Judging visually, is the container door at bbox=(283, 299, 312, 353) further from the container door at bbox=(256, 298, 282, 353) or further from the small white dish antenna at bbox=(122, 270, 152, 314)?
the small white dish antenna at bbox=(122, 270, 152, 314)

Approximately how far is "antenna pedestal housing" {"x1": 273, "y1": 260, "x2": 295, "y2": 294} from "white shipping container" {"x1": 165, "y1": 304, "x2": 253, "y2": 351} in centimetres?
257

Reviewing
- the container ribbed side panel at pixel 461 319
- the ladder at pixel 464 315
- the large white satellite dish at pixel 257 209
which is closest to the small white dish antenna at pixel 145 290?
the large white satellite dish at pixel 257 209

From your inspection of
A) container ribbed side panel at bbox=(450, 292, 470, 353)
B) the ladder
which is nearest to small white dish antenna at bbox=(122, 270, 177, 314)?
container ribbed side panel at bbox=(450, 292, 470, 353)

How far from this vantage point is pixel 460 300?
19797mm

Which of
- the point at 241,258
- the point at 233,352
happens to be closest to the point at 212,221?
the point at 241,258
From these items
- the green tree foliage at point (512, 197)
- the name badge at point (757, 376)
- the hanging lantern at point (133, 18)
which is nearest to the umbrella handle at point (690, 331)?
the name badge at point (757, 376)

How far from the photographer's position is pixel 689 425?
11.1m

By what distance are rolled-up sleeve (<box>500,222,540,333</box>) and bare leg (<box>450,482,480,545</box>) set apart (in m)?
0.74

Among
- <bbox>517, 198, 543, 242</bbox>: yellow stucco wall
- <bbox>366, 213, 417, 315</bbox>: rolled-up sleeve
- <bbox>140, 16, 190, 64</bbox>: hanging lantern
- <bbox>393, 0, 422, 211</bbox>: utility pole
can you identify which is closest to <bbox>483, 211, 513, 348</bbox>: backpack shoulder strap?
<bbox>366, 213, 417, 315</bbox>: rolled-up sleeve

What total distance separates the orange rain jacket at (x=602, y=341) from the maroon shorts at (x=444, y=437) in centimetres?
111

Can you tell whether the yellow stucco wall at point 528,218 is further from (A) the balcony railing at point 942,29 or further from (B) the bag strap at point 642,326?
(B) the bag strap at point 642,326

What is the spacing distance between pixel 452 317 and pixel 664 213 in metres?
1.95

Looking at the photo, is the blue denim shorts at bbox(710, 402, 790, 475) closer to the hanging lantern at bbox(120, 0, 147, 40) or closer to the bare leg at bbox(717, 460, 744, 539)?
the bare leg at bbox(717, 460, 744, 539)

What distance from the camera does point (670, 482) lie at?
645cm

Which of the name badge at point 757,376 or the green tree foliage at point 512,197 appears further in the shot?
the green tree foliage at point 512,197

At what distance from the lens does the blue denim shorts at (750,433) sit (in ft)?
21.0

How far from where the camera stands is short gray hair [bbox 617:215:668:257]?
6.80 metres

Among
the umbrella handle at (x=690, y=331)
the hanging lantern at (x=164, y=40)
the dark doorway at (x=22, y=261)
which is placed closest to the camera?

## REQUIREMENT
Write every entry out again exactly.

## FULL SOLUTION
Judging visually, is the container door at bbox=(283, 299, 312, 353) further from the container door at bbox=(256, 298, 282, 353) or further from the small white dish antenna at bbox=(122, 270, 152, 314)?
the small white dish antenna at bbox=(122, 270, 152, 314)

Approximately how far is "antenna pedestal housing" {"x1": 273, "y1": 260, "x2": 295, "y2": 294} from "white shipping container" {"x1": 165, "y1": 304, "x2": 253, "y2": 351} in centimetres?
257

Reviewing
- the container ribbed side panel at pixel 461 319
- the ladder at pixel 464 315
- the large white satellite dish at pixel 257 209
which is closest to the small white dish antenna at pixel 145 290?
the large white satellite dish at pixel 257 209

From your inspection of
A) container ribbed side panel at bbox=(450, 292, 470, 353)
B) the ladder
which is nearest to small white dish antenna at bbox=(122, 270, 177, 314)?
container ribbed side panel at bbox=(450, 292, 470, 353)

How far from this vantage point is pixel 460 300?
19797mm

Which of
- the point at 241,258
- the point at 233,352
happens to be closest to the point at 212,221?
the point at 241,258
From these items
- the green tree foliage at point (512, 197)
- the name badge at point (757, 376)
- the hanging lantern at point (133, 18)
which is nearest to the umbrella handle at point (690, 331)?
the name badge at point (757, 376)

How far from the photographer's position is pixel 689 425?
11.1m

By what distance are rolled-up sleeve (<box>500,222,540,333</box>) and bare leg (<box>450,482,480,545</box>) set apart (in m)?
0.74

Among
- <bbox>517, 198, 543, 242</bbox>: yellow stucco wall
- <bbox>366, 213, 417, 315</bbox>: rolled-up sleeve
- <bbox>140, 16, 190, 64</bbox>: hanging lantern
- <bbox>393, 0, 422, 211</bbox>: utility pole
can you identify which is closest to <bbox>483, 211, 513, 348</bbox>: backpack shoulder strap?
<bbox>366, 213, 417, 315</bbox>: rolled-up sleeve

What total distance separates the orange rain jacket at (x=602, y=341) from the maroon shorts at (x=444, y=437) in centimetres?
111

Can you tell whether the yellow stucco wall at point 528,218 is further from (A) the balcony railing at point 942,29 or further from (B) the bag strap at point 642,326?
(B) the bag strap at point 642,326

What is the spacing distance between pixel 452 317 and pixel 664 213 in metres?
1.95

Looking at the photo, is the blue denim shorts at bbox(710, 402, 790, 475) closer to the hanging lantern at bbox(120, 0, 147, 40) or closer to the bare leg at bbox(717, 460, 744, 539)?
the bare leg at bbox(717, 460, 744, 539)

What distance from the camera does point (670, 482) lie at?
645cm

Which of the name badge at point 757,376 or the green tree foliage at point 512,197 appears further in the shot?
the green tree foliage at point 512,197

At what distance from the lens does the blue denim shorts at (750,433) sit (in ft)?
21.0

How far from where the camera stands is short gray hair [bbox 617:215:668:257]?
6.80 metres

Among
the umbrella handle at (x=690, y=331)
the hanging lantern at (x=164, y=40)
the dark doorway at (x=22, y=261)
which is placed closest to the camera?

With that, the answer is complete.